- Born: 30 June 1961 (age 64) Sydney, New South Wales, Australia

Academic background
- Alma mater: University of Queensland (BA) Merton College, Oxford (DPhil)

Academic work
- Institutions: University of East Anglia University of Exeter University of Reading

= Diane Purkiss =

British-Australian historian

Diane Purkiss (born 30 June 1961) is an Australian historian, and Fellow and Tutor of English at Keble College, Oxford. She specialises in Renaissance and women's literature, witchcraft and the English Civil War.

Purkiss was born in Sydney, New South Wales, and was educated at Roseville College, Our Lady of the Rosary Convent, and Stuartholme School. She received a BA with first class Honours from the University of Queensland and D.Phil. from Merton College, Oxford.
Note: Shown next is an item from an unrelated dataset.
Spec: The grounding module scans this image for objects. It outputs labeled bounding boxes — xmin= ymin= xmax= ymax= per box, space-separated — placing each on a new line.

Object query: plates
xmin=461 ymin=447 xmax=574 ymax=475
She became a lecturer in English at the University of East Anglia in 1991, and lecturer in English at the University of Reading in 1993. In 1998, she became a Professor of English at Exeter University, before taking up her current post at Keble College in 2000.

==Publications==
As author:
- The Witch in History: Early Modern and Late Twentieth Century Representations (Routledge, 1996)
- Troublesome Things: a history of fairies and fairy stories (Allen Lane, 2000)
- Literature, Gender, and Politics during the English Civil War (Cambridge University Press, 2005)
- The English Civil War: A People's History (HarperCollins, 2006).
- English Food: A People's History (HarperCollins, 2022).

As editor:
- Women, Texts and Histories 1575-1760 (Routledge, 1992), with Clare Brant
- Renaissance Women: Elizabeth Cary's Tragedie of Mariam and Edward II and Aemilia Lanyer's Salve Deus Rex Judaorum (William Pickering, 1994)
- Three Tragedies by Renaissance Women, an edition of Iphigeneia at Aulis, by Lady Jane Lumley, The Tragedie of Antonie, by Lady Mary Sidney, The Tragedy of Mariam, by Elizabeth Cary, Viscountess Falkland (Penguin, 1998)

Purkiss also wrote children's books with her daughter, Alice Druitt, under the pseudonym Tobias Druitt.